Interestingly, KPPR1 did not find the same success when the strains were mixed in a laboratory environment, rather than in living animals.

Many bacteria have indirect mechanisms to subvert competing strains, altering the environment to make it unfavorable for the growth of competitors. Other bacteria do this more directly, simply attacking competing strains.

Because KPPR1 faltered outside of the lung environment, the scientists hypothesized that KPPR1 may operate through an indirect mechanism that’s only effective in the lungs, such as sequestering an important resource or inducing an immune response that’s more deadly to other strains.

“We initially thought that strains would proliferate in the lungs to the same degree whether they were inoculated together as a pool into one mouse or individually into separate mice,” Hauser said. ”We were surprised to find that a single strain rapidly and robustly outcompetes the other strains in the pool even though that same strain did not necessarily achieve higher numbers in the lung when inoculated alone.”

Similar findings were observed with a second important pneumonia bacterium, Acinetobacter baumannii. This suggests that inter-strain competition may occur in many different bacterial species, the authors said.

Further investigation of these bacterial population dynamics may shed light on the mechanisms that drive the hierarchy, and in the future could help scientists devise ways to stop these bacteria from causing infections, according to Hauser.

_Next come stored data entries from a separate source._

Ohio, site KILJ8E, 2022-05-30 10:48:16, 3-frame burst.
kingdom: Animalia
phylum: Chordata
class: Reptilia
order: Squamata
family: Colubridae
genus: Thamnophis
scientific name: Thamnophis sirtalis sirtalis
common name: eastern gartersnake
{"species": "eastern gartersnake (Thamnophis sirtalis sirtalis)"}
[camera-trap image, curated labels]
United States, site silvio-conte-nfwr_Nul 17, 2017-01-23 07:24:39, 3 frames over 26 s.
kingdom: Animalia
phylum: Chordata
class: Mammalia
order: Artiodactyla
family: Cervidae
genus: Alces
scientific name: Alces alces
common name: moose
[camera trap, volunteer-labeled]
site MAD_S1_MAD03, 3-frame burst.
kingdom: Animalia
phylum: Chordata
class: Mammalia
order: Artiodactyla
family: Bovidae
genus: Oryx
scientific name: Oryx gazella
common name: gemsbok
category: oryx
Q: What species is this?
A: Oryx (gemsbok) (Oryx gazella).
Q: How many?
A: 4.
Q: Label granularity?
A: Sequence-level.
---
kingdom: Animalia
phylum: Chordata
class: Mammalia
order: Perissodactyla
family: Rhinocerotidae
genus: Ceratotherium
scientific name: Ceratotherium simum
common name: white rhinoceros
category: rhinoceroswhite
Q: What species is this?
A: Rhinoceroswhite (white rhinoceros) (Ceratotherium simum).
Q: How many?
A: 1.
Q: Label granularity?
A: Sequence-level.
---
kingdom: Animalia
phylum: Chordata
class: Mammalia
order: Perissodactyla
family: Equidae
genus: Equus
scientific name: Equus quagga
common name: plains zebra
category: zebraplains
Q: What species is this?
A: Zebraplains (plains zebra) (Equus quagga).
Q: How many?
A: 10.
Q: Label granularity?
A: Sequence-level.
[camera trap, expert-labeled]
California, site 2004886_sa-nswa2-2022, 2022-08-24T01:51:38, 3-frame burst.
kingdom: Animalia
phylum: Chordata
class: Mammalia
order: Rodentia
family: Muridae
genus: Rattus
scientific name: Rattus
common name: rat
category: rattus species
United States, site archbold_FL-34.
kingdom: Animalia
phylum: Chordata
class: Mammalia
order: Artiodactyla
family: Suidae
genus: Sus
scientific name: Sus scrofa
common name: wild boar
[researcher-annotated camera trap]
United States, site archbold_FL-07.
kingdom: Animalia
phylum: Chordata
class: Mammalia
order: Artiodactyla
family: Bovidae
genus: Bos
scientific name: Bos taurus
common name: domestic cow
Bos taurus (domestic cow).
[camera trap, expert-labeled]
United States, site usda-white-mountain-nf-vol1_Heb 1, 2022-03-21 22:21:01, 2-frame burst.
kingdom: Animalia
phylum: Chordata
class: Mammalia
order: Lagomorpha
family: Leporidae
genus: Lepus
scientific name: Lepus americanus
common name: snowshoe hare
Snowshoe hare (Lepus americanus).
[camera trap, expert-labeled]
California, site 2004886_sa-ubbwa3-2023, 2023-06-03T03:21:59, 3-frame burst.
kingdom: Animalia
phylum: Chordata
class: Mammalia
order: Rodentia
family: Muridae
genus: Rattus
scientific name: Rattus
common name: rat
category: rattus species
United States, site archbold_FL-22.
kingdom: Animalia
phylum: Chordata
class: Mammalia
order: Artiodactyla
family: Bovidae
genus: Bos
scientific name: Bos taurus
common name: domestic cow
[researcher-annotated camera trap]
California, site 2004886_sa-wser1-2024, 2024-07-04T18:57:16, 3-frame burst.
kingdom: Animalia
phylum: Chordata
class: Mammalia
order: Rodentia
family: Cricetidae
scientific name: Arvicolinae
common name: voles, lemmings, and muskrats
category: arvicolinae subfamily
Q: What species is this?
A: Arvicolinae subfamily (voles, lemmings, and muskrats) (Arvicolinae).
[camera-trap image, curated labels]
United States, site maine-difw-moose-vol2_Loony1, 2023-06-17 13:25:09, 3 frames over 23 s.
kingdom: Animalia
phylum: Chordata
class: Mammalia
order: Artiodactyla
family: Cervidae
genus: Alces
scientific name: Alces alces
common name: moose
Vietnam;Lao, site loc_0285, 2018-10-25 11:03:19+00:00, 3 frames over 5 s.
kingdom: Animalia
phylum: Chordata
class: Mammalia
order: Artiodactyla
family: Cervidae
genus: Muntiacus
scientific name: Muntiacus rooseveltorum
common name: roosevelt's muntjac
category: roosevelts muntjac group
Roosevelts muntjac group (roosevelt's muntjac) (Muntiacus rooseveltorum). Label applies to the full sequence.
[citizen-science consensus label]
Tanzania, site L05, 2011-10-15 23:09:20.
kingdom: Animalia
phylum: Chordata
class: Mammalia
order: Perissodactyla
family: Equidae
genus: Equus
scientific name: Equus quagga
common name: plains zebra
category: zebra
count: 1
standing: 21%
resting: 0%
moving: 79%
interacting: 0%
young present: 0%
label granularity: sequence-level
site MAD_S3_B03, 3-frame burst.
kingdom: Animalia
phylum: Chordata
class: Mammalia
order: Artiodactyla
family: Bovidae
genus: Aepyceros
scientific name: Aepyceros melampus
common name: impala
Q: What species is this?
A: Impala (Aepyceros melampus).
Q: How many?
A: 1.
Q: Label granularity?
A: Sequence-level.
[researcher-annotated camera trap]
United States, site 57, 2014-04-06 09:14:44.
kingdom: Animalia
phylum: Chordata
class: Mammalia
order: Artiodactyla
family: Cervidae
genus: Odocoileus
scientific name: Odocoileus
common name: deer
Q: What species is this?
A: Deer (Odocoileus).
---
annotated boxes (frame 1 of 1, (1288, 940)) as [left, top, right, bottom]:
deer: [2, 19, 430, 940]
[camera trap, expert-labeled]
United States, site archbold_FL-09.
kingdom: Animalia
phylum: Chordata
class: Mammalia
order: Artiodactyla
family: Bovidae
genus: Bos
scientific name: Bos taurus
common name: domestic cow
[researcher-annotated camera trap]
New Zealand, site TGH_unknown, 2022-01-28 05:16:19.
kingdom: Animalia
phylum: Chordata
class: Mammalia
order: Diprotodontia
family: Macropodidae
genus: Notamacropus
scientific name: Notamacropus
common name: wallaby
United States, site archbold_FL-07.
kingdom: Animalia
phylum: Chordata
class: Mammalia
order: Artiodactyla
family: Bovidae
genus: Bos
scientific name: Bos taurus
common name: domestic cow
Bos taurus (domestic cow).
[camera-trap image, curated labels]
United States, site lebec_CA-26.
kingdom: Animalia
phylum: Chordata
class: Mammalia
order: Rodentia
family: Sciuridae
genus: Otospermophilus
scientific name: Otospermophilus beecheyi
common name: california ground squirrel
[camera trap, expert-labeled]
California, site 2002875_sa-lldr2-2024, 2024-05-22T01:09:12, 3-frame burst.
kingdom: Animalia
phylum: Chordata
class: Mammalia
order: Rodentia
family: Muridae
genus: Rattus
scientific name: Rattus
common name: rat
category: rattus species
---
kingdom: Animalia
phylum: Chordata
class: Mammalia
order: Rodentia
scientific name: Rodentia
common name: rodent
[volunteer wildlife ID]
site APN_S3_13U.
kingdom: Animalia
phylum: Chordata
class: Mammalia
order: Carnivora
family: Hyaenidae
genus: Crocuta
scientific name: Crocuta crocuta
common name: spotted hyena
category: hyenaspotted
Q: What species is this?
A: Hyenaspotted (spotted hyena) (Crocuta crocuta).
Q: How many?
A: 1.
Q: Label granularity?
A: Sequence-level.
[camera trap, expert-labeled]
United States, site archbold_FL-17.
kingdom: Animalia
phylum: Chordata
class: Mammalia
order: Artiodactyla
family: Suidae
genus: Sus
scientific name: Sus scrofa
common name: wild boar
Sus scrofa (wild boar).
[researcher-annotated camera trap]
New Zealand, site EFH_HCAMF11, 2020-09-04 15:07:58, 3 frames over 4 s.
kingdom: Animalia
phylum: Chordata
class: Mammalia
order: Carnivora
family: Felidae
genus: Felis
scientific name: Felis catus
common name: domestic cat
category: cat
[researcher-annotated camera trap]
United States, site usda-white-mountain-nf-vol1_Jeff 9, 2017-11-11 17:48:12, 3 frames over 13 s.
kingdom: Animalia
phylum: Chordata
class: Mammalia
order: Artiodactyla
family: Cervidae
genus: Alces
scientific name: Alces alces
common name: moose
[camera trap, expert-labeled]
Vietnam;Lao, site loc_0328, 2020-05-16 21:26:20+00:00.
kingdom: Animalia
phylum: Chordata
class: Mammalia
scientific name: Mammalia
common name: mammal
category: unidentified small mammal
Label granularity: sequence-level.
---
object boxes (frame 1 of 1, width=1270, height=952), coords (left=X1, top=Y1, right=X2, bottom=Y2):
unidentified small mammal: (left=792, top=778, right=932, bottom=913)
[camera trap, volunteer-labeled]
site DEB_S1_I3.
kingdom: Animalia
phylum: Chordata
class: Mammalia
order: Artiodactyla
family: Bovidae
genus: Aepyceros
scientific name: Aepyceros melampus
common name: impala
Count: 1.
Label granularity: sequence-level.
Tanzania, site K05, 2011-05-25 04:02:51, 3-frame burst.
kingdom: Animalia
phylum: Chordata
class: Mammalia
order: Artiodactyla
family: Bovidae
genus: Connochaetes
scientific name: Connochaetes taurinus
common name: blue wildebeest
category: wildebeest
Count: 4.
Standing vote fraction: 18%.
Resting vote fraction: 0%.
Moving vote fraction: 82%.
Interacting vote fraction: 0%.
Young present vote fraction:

“Several strains of K. pneumoniae are frequently identified in hospitals around the world as common causes of pneumonia,” Hauser said. “Understanding the factors that allow these strains to be so successful compared to other K. pneumoniae strains may allow the development of new therapies that prevent their ability to repeatedly cause pneumonia.”

Egon Ozer, MD, PhD, ’08 ’12 GME, assistant professor of Medicine in the Division of Infectious Diseases, and Raul Piseaux, MD, research associate in the Division of Pulmonary and Critical Care, were co-authors of the study.

This work was support by the National Institutes of Health grants K24 AI104831, R01 AI053674, R01 AI118257, U19 AI135964 and T32 AI747620.